The first official estimate indicates that consumer prices in the 19 countries of the European monetary union rose last September at an annual rate of 3.4% -- marking a strong acceleration from minus 0.3% during the same month of 2020.
Excluding energy prices, the inflation was a relatively tame 1.9%, given the fact that this was happening in an economy growing at an annual rate of 6.6% in the first half of this year.
Remarkably, energy prices – soaring from minus 8.2% to 17.4% in the year to September – accounted for nearly half of the euro area’s current inflation rate.
That is clearly invalidating the argument that the unfolding inflationary flare-up is “transitory” and “reversible.” No, this inflation has plenty of staying power in an environment of strong aggregate demand, abundant liquidity, zero interest rates and exploding energy prices.
The euro area governments have mismanaged their energy supplies, and that is now playing havoc with their producer and consumer prices.
Energy, and energy-related services, are part of households’ consumer baskets. That’s where energy costs have a direct, or first-round, effect on consumer price inflation.
But energy is also an important input in the production of consumer durable and non-durable goods, which are also part of broad and stable consumption patterns.
And here is what’s happening to those industrial producer prices in the euro area.
Low energy stocks pushing prices up
In the year to August, those prices surged 13.4%. But excluding energy costs, they increased only 7.4%. In other words, energy accounted for nearly one-half of the industrial price inflation in the monetary union.
With such a huge impact on industrial prices, it is obvious that energy had a key role in doubling the inflation of consumer durables’ prices to 3% in the six months to August.
This somewhat long story was meant to show the importance of energy costs for the euro area’s inflation -- with an important corollary: There is nothing “transitory” and/or “reversible” about the monetary union’s accelerating consumer price increases.
The sad truth is that the high and rising energy costs will lead to a significant deterioration of the euro area’s price stability in the months ahead.
The winter is coming, and the euro area’s energy (gas) stocks are at historically low levels of 74%-76%. That is way below their normal levels of 95%. Prices, therefore, have been pushed up because – correctly -- energy traders see no rapidly increasing supplies to stabilize the market.

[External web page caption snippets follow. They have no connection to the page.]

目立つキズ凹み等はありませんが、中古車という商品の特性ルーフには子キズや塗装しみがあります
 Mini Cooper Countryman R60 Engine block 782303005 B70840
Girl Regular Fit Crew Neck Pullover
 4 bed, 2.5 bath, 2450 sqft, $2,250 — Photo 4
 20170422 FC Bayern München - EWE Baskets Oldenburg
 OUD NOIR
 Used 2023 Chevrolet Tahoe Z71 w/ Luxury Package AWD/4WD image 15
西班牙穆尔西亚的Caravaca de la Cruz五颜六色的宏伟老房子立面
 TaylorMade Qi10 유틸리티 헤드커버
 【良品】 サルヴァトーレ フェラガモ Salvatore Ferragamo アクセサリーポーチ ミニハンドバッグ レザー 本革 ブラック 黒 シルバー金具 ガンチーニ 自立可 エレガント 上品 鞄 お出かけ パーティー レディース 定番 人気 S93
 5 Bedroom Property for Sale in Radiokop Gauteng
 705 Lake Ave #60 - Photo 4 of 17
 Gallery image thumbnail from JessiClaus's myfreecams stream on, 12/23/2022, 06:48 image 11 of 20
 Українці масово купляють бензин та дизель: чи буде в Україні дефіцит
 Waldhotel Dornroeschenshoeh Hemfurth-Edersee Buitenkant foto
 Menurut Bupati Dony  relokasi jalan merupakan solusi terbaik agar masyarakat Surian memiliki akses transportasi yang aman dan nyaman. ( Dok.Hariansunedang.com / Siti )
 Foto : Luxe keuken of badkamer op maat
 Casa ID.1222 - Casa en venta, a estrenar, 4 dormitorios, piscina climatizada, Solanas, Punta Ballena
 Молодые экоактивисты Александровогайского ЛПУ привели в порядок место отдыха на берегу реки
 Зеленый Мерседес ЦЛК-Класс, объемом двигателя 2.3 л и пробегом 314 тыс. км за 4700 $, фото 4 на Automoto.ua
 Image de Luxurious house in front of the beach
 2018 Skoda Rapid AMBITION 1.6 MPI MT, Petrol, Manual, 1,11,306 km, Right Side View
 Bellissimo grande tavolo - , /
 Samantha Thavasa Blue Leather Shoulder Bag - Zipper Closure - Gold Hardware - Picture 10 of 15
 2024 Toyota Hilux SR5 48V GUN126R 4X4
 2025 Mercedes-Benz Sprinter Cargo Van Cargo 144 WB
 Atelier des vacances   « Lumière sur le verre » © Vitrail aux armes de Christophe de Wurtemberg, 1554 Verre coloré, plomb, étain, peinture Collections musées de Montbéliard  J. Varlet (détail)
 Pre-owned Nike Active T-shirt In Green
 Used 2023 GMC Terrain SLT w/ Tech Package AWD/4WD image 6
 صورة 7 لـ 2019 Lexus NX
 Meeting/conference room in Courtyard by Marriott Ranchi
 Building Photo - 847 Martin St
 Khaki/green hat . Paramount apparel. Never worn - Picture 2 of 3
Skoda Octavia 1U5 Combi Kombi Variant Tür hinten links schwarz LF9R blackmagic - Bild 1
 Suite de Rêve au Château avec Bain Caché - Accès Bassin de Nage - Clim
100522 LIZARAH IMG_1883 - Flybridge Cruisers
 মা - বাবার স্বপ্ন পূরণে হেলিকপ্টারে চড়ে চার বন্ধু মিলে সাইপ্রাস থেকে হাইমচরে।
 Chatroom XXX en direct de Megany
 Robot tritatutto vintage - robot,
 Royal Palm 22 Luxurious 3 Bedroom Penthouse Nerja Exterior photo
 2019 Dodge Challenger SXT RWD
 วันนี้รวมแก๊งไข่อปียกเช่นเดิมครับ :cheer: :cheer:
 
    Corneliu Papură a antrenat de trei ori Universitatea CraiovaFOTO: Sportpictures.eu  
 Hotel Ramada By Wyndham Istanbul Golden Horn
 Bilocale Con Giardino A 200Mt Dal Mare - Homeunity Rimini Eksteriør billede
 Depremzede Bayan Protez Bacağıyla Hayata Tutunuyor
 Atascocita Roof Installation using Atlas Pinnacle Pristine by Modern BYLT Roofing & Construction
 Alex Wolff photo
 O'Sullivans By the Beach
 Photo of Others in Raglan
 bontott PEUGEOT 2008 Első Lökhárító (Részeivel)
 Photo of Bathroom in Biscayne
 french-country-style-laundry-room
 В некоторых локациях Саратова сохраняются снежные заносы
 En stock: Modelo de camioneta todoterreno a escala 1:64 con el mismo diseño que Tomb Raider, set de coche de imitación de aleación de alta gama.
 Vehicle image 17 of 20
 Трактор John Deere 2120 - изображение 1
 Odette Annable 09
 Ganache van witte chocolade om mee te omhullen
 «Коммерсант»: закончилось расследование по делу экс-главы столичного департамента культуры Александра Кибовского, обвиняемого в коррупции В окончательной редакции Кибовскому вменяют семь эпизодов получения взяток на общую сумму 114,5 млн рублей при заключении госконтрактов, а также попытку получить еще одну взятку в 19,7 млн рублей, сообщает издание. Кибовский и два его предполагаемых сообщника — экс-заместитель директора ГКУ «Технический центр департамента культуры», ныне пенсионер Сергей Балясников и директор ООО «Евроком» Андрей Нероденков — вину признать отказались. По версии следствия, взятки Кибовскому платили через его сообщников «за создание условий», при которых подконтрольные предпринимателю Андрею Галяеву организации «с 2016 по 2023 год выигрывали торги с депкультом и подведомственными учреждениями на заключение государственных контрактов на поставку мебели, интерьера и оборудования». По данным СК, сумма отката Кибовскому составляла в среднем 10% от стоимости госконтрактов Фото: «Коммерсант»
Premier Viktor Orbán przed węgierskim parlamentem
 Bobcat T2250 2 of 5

To make things worse, European political games and conspiracy theories are now part of an already complicated oligopoly, where markets are made by a few big government players.
Russia, for example, provides half of Europe’s natural gas supplies. But Russia does energy business on long-term contracts. And, according to all the evidence, Russia is fully discharging its contractual obligations. Moscow, apparently, has even gone beyond the call of duty by providing recently an emergency 15% increase of gas supplies to its European customers.
In spite of that, and true to form, Europeans are now blaming Russia to cover up their disastrous energy management. Moscow, they say, is not responding faster with larger energy supplies to a roaring market demand.
Europeans have written their own recession scenario
Those manifestly ill-judged accusations prompted last week the German Chancellor Angela Merkel to an unusual defense of Russia. She reminded Europe’s would be energy customers to pass contracts with Russian suppliers.
At the same time, though, Merkel, and her EU Commission sidekicks, appear to be stalling the service entry of the star-crossed Nord Stream 2 gas pipeline. As things now stand, it could be at least another six months for Germany to get its act together.
Meanwhile, the Russian Nord Stream 2 operator is reportedly saying it’s ready to supply 5.6 billion cubic meters of gas by the end of this year. If true, that would be roughly 10% of the pipeline’s annual capacity.
So, there it is. The euro area governments have caused a chaos, soaring energy prices and accelerating inflation validated by the European Central Bank (ECB). In the process, the Europeans have written their own economic recession scenario.
Remember, price stability is the ECB’s charter mandate.
But relax, says the ECB’s Spanish board member. According to him, the euro area price stability is still “structurally” sound because wages are not rising. His German colleagues must be utterly horrified by such arguments as they look at their broad-based and accelerating 4.1% inflation – the highest reading since 1993.
The euro area’s tame wage growth in the first half of this year cannot continue because (a) the economy is currently on an estimated growth path of 5%, whereas its noninflationary growth potential is less than 1%, (b) that strong economic growth is prompting a rising demand for labor, with the unemployment declining by 261,000 between August and September, and (c) job vacancies are increasing, and that will inexorably lead to rising wage claims.
The only way the ECB can restore stable prices is by raising interest rates to depress demand and price pressures in euro area’s labor and product markets. You can take that to the bank.